▶ [Saved data entries]:
- - -
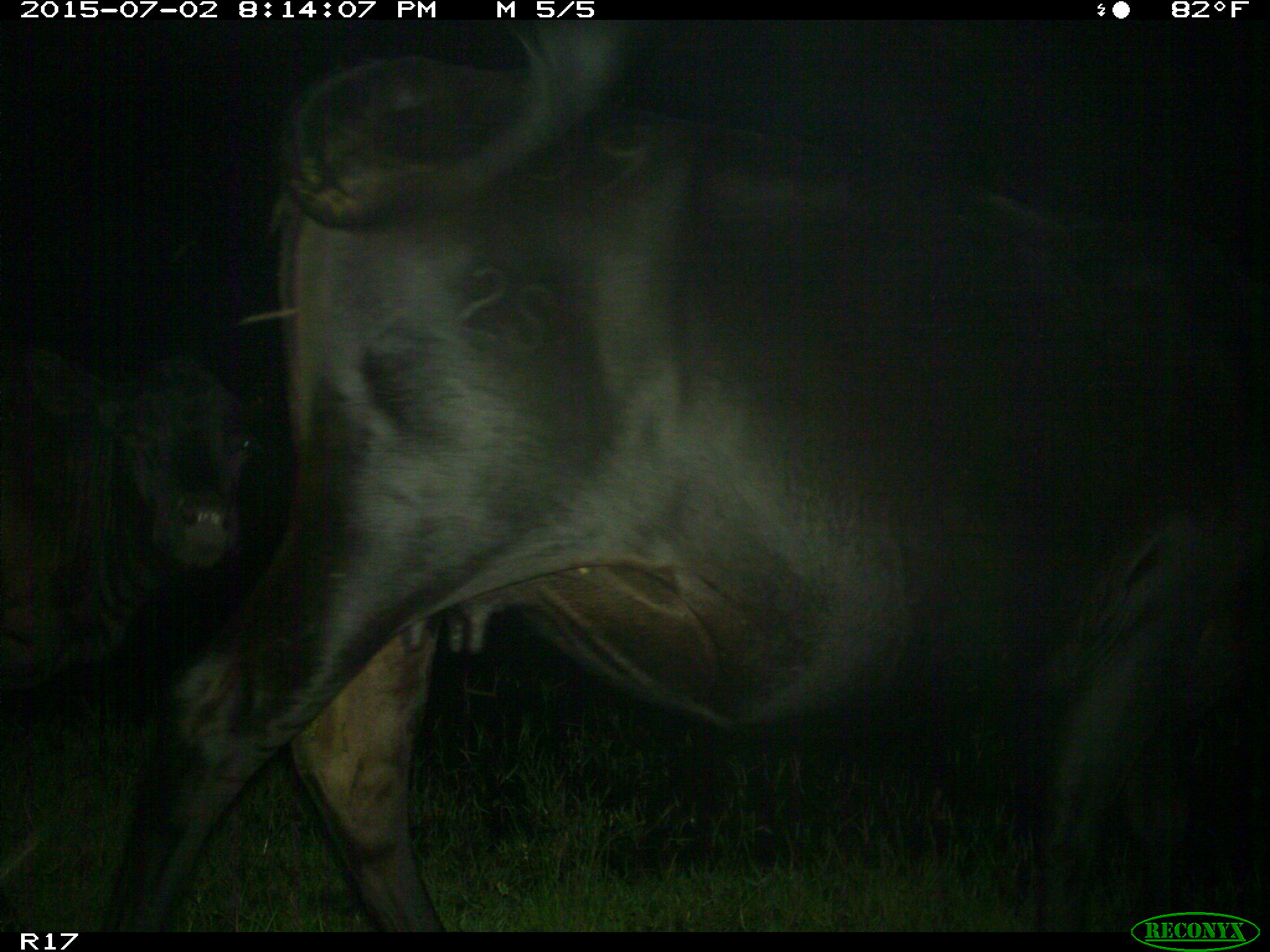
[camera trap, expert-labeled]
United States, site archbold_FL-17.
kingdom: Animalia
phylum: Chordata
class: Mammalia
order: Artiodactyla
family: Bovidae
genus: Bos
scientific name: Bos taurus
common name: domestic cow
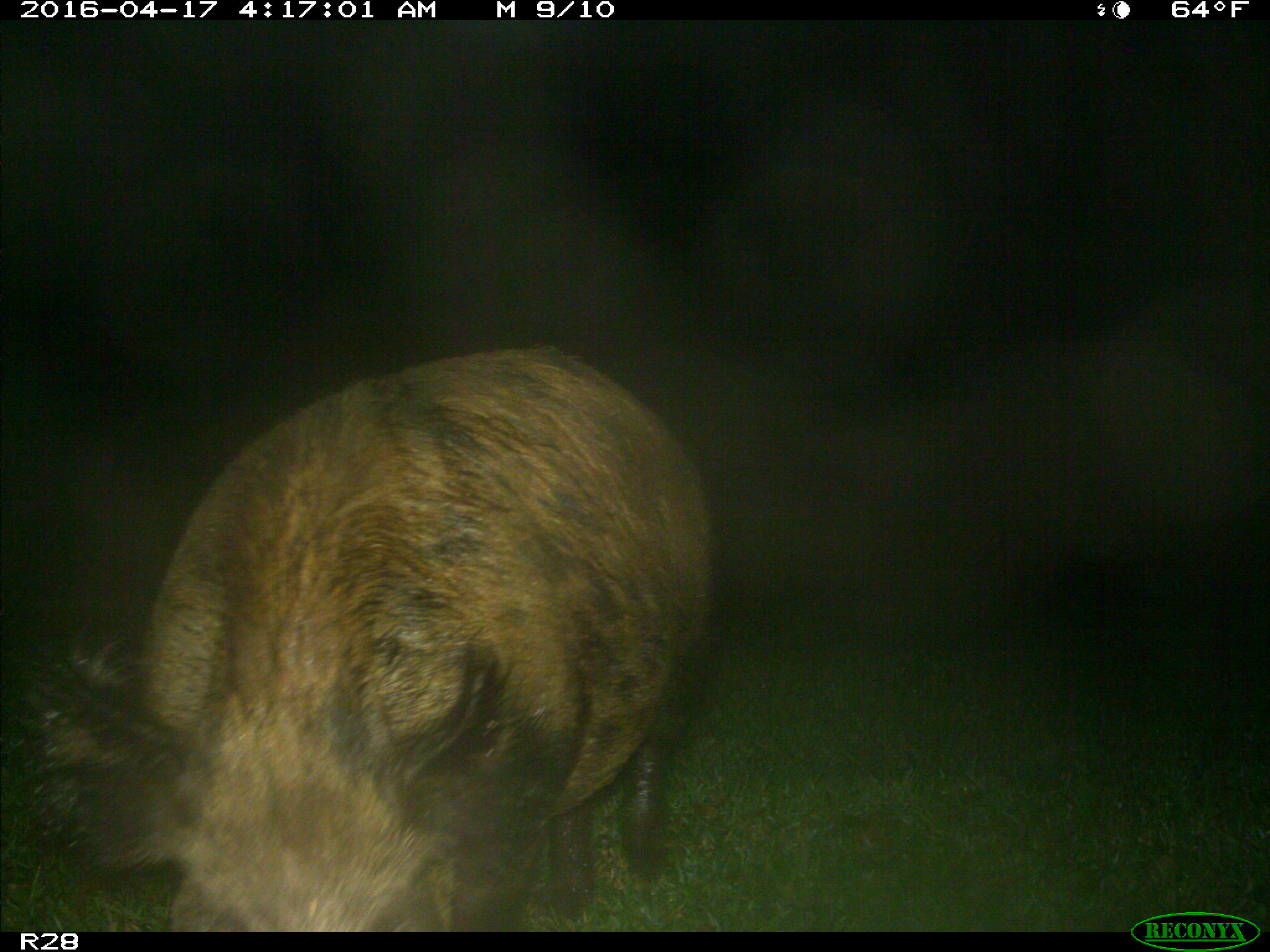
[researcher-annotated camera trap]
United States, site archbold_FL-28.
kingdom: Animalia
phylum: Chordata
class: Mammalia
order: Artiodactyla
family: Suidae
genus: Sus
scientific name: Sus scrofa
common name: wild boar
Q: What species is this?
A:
- - -
▶ [WHAT NEEDS TO BE DONE]:
Restate the records above word for word. Skip every picture.

▶ [YOUR RESPONSE]:
[camera trap, expert-labeled]
United States, site archbold_FL-17.
kingdom: Animalia
phylum: Chordata
class: Mammalia
order: Artiodactyla
family: Bovidae
genus: Bos
scientific name: Bos taurus
common name: domestic cow
[researcher-annotated camera trap]
United States, site archbold_FL-28.
kingdom: Animalia
phylum: Chordata
class: Mammalia
order: Artiodactyla
family: Suidae
genus: Sus
scientific name: Sus scrofa
common name: wild boar
Q: What species is this?
A:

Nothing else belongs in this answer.